Excerpted text:
○ ○ ○ ○ ○ ○ ○

Comment by miohtama

2 days ago

Also:

"From 2001-2020, Intel blew $128 billion on buybacks (64% of net income) on top of paying out $68 billion as dividends (35% of net income),” notes Lazonick. That’s money that couldn’t go into innovation, retaining and training employees, R&D, and other critical areas.

https://www.ineteconomics.org/perspectives/blog/america-need...

Intel had a massive R&D budget and 110,000 employees circa 2020. (Vs 12k and 14k for AMD and NVIDIA, both of which have higher market caps than Intel now).

It wasn't a money problem, it was a badly run company on all fronts. When it comes to R&D the sheer magnitude of the money they squandered is legendary. They lost billions on Larrabee, billions on mobile chips, helped invent phase change memory and even made drives with it, and then dumped it for nothing, the list goes on. It's bad management all the way down, and impressively so, considering that many of these initiatives were the right products for the right time just with a horrible execution (massively parallel compute/GPUs launched Nvidia to a 4 trillion dollar valuation, mobile chips are a huge industry, etc). Arguably they needed to streamline and downsize well before they did. They were full on old school IBM level bloat.

The last few years before their implosion was indeed MBA style running the company into the ground (they had a particularly awful CEO during that period), but that was just the capstone on a large decline, during which Intel had massive budgets that they squandered.

○ ○ ○ ○ ○ ○ ○

Complete the following:
[1] According to the comment about Intel, how many employees did Intel have circa 2020?
[2] Output the passage of the Intel comment starting at "https://www.ineteconomics.org/perspectives/blog/america-need..." and ending at "than Intel now).", reproduced word for word.

Records from a data collection:
○ ○ ○ ○ ○ ○ ○

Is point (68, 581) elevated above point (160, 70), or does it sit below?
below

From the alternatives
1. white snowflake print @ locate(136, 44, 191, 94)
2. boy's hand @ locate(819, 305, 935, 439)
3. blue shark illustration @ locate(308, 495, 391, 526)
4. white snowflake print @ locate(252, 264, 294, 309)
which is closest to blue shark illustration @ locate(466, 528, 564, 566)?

○ ○ ○ ○ ○ ○ ○

Expected outputs:
[1] About 110,000.

[2]
https://www.ineteconomics.org/perspectives/blog/america-need...

Intel had a massive R&D budget and 110,000 employees circa 2020. (Vs 12k and 14k for AMD and NVIDIA, both of which have higher market caps than Intel now).